Sindaci Pd: basta alleanza con Forza Italia in Provincia

L’assemblea dei sindaci del Partito Democratico e di area del centrosinistra ha esortato a porre fine all’alleanza con Forza Italia che da due anni governa la provincia di Frosinone.

La posizione è stata sostenuta con particolare forza dall’assessore regionale Mauro Buschini e dal deputato Nazzareno Pilozzi.

La richiesta è stata avanzata durante l’assemblea convocata dal segretario provinciale Pd Simone Costanzo dopo la dura presa di posizione fatta una settimana fa dal presidente della Provincia Antonio Pompeo. Dopo il terzo ko di fila incassato dal centrosinistra sulla questione Acea, Pompeo aveva chiesto dove fosse il Partito. (Leggi qui)

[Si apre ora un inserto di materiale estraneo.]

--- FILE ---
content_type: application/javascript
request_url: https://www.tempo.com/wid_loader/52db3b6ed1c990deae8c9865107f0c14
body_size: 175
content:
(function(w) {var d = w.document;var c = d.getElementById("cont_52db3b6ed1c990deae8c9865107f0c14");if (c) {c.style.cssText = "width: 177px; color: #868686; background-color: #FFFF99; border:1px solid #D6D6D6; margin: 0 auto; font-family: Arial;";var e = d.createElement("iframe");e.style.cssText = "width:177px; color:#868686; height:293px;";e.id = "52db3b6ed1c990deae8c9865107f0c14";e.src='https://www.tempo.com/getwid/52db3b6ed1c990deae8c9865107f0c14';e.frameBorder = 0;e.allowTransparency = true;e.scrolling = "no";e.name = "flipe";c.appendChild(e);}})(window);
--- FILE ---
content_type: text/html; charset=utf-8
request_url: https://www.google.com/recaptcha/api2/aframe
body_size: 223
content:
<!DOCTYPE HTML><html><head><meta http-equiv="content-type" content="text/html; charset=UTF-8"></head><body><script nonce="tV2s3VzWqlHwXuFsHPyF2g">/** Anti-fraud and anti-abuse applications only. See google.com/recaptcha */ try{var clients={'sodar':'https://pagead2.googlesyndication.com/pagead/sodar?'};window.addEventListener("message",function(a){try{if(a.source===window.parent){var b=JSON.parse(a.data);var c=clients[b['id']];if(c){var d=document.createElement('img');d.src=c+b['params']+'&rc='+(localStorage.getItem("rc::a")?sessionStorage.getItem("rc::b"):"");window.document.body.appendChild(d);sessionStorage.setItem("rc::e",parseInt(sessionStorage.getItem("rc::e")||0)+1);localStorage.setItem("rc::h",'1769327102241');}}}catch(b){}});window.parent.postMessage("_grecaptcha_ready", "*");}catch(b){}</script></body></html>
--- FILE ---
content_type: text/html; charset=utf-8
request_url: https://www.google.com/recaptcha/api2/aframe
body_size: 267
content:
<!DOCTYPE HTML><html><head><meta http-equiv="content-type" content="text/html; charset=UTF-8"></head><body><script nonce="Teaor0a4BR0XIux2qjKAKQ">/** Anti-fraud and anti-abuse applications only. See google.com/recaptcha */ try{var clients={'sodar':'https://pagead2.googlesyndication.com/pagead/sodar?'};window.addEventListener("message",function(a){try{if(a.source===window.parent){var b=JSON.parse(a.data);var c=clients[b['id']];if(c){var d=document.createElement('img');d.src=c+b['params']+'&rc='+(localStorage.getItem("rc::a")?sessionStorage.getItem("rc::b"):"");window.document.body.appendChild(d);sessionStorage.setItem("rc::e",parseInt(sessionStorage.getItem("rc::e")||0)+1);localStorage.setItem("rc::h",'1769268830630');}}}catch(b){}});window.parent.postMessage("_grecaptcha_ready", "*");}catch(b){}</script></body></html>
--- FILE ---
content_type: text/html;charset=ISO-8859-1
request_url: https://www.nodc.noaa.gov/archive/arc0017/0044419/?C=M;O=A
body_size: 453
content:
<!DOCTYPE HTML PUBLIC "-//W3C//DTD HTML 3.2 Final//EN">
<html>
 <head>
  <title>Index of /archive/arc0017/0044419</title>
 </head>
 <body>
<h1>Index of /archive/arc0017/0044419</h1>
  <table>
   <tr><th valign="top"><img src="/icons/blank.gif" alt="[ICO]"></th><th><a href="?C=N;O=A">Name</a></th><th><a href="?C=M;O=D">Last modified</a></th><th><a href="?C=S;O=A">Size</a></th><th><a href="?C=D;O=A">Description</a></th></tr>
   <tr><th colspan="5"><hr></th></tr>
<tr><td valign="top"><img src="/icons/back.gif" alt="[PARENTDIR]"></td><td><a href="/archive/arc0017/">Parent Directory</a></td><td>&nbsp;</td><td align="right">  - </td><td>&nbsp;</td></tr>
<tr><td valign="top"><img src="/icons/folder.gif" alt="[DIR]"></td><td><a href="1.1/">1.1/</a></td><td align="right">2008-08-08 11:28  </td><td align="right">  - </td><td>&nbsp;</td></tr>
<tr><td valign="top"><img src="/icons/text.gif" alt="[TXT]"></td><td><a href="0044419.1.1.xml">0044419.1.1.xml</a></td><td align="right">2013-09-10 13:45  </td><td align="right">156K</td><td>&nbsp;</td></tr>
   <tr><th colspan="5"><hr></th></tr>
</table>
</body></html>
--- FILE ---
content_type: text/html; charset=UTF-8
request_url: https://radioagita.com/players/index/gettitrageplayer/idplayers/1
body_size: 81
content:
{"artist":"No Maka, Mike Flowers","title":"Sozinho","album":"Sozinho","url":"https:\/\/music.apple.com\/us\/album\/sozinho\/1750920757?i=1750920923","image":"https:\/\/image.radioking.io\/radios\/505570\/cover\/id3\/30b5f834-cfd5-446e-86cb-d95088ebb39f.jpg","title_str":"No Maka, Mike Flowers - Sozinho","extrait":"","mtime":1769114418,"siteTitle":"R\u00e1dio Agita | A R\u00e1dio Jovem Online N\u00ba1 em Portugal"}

All’appello hanno risposto circa 25 sindaci.

Nel corso della riunione, oggi il Pd ha esortato i sindaci «a spiegare ai cittadini in quale baratro ci ha portato la posizione assunta dai sindaci di centrodestra. Siamo sull’orlo di una situazione identica a quella prodotta da Iannarilli: rischiamo di ritrovarci tra capo e collo un altro conguaglio milionario».

Il presidente della Provincia Antonio Pompeo ha rivendicato la bontà della delibera portata in assemblea il mese scorso. «Prevedeva più acqua per tutti, tariffe più economiche, sconti per chi ha i redditi più bassi». (Leggi qui) Ha ribadito che l’ente si è affidato ai migliori consulenti presenti in Italia. E che loro per primi hanno sconsigliato di continuare il contenzioso con Acea perchè esporrebbe i Comuni ed i cittadini ad un risarcimento di dimensioni storiche.

Il presidente poi ha rivendicato i risultati ottenuti nel corso dell’ultimo anno e mezzo. «Ho applicato ad Acea penali per 11 milioni di euro, fatto approvare il Piano degli Investimenti da 52 milioni di euro che era fermo da undici anni. Il Piano ci ha consentito di avviare la Diffida ad Adempiere grazie alla quale Acea si è messa in regola su molti dei punti che non regolarizzava da tantissimi anni. E poi bisogna prendere atto che da dicembre 2014 a ottobre 2016 il gestore ha pagato 17 milioni di euro come oneri che doveva ai Comuni».

«Cerchiamo di essere chiari – ha detto Pompeo – sto difendendo il mio operato e non quello di Acea. Proprio per questo però bisogna notare che forse, per anni, nessuno ha chiesto ad Acea di fare quello che avrebbe dovuto».

La posizione dei sindaci di centrodestra – è stato detto – nasce solo dall’esigenza di raccogliere facile consenso in vista del voto. «Invece – ha detto l’assemblea – ai cittadini va spiegata la verità. Gli va detto che buona parte della bolletta di oggi è dovuta ai conguagli per le scelte scellerate degli anni scorsi».

La prossima settimana ci sarà una nuova riunione nella quale verrà indicata la posizione ufficiale del Pd. L’obiettivo è quello anticipato ieri da Alessioporcu.it : ribaltare il fronte ed imporre lo stop al centrodestra nel suo iter di risoluzione. (Leggi qui)

Alla fine della riunione, resta una domanda nella testa di molti: ma allora aveva ragione il presidente del Pd Domenico Alfieri? (Leggi qui)

Per Simone Costanzo Segretario Provinciale del Partito Democratico «La riunione è stata molto proficua. Abbiamo dibattuto molto sugli aspetti tecnico legali amministrativi della vicenda, ribadendo la volontà di lavorare per il servizio idrico efficiente e funzionale rispetto alle tante criticità del gestore. Soprattutto abbiamo ribadito la necessità di avere una linea di responsabilità e di attenzione rispetto alle norme che regolano tutto il comparto. Ci riaggiorneremo a breve per offrire delle soluzioni che abbiano una loro efficacia».